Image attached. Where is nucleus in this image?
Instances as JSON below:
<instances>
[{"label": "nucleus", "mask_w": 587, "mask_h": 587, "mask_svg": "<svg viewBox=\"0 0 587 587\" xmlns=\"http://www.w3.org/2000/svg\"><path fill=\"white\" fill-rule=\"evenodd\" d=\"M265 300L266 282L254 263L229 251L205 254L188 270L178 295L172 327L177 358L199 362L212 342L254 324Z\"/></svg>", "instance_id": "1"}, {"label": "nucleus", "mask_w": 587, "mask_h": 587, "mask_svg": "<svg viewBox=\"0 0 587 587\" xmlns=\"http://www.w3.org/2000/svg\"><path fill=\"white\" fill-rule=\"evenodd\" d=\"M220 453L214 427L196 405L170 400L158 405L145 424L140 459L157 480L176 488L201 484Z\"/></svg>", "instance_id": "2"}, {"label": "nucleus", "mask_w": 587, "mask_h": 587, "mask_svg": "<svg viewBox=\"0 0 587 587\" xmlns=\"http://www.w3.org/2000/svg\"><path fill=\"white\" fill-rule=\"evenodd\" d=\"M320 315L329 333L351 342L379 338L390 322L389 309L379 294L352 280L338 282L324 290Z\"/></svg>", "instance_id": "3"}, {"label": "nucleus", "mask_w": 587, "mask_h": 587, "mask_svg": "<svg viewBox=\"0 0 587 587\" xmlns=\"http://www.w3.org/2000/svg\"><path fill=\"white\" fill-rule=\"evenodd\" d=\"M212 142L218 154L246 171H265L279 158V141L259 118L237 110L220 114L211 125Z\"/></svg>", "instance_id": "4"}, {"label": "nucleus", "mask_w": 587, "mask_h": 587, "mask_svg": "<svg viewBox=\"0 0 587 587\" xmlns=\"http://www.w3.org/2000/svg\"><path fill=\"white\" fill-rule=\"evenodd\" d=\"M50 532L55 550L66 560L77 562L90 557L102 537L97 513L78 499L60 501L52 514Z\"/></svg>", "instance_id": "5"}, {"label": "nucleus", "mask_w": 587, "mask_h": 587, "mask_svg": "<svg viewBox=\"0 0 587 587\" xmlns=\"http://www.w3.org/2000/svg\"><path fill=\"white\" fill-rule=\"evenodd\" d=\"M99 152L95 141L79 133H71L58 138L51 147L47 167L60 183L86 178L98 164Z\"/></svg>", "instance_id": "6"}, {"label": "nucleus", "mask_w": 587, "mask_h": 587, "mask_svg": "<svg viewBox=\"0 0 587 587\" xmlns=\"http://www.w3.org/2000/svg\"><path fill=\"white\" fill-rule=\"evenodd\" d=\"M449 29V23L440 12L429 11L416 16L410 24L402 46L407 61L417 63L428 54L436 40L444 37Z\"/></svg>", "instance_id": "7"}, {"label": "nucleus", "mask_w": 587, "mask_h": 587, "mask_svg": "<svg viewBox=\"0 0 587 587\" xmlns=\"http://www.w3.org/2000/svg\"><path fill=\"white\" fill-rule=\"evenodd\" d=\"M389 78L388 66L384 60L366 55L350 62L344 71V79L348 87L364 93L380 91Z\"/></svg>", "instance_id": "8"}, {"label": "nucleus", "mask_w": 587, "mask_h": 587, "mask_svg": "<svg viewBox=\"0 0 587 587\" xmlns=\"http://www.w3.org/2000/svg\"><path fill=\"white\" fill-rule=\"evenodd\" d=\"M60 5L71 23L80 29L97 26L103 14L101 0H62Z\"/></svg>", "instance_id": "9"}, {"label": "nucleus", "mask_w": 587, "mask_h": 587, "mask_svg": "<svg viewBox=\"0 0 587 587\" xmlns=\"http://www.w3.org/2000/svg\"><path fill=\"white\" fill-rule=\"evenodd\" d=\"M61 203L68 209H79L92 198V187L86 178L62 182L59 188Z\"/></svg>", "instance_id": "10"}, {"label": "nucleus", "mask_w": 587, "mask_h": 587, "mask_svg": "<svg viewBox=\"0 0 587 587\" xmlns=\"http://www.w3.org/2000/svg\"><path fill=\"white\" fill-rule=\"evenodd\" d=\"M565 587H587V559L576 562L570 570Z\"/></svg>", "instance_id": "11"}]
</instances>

__________

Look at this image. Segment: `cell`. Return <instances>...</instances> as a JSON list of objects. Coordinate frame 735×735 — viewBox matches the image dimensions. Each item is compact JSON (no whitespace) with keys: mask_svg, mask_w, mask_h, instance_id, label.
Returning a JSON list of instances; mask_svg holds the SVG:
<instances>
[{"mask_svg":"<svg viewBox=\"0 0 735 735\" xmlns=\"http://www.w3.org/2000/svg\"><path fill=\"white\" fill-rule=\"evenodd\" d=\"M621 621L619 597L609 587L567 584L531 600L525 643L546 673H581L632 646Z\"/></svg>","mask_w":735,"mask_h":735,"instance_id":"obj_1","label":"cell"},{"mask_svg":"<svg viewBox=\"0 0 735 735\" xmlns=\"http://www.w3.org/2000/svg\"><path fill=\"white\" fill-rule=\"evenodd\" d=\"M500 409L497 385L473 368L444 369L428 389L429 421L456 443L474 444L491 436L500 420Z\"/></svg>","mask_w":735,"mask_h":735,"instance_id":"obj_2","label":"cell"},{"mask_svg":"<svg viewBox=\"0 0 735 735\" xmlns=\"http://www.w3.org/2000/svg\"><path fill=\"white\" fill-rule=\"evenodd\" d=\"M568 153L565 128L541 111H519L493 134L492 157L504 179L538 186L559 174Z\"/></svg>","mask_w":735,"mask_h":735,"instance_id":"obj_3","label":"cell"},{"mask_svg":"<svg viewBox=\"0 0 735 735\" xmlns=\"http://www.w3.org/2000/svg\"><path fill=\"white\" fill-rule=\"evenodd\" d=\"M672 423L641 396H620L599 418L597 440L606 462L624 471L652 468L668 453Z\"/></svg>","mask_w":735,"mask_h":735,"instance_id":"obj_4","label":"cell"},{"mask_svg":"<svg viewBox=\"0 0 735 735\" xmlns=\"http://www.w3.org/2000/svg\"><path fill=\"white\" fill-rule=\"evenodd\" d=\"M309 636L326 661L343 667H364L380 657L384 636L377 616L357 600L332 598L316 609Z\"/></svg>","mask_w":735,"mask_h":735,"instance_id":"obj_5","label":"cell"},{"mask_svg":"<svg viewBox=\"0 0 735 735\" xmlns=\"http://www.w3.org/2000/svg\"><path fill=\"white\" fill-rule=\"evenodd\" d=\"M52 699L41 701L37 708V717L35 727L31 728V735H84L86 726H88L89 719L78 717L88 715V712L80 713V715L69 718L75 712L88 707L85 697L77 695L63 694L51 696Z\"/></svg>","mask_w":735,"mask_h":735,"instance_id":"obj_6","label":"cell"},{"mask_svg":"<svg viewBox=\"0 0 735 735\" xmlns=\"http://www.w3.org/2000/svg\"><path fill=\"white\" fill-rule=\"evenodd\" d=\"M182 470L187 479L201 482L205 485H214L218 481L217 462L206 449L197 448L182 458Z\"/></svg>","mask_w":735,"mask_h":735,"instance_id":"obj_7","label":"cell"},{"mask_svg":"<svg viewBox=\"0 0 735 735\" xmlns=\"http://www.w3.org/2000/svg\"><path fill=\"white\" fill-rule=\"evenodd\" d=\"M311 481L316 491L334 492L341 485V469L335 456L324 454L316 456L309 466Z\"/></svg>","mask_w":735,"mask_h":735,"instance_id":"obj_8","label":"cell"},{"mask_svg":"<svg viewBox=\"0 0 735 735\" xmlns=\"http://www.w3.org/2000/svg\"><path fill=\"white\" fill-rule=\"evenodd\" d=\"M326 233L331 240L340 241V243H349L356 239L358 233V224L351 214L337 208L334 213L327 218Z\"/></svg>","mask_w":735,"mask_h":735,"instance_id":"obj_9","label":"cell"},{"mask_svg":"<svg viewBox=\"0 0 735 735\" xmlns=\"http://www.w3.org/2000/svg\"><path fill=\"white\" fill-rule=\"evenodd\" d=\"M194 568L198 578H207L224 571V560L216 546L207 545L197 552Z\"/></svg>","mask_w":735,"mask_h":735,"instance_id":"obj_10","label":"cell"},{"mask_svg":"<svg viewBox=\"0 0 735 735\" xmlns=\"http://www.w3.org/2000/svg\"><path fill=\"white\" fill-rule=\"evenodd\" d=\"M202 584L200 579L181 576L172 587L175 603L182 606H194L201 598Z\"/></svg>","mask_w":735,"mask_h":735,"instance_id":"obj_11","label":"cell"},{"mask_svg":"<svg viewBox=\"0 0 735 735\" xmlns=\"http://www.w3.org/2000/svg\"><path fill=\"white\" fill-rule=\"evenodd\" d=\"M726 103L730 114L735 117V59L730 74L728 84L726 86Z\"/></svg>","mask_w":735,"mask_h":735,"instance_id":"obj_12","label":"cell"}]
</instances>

__________

> [The problem]
Pull out each line of the entries above that contains the word "list", and copy those lines unchanged.

> [Final result]
Look at this image. Segment: `cell`. Return <instances>...</instances> as a JSON list of objects. Coordinate frame 735×735 — viewBox matches the image dimensions. Each item is compact JSON (no whitespace) with keys: mask_svg, mask_w, mask_h, instance_id, label.
Returning a JSON list of instances; mask_svg holds the SVG:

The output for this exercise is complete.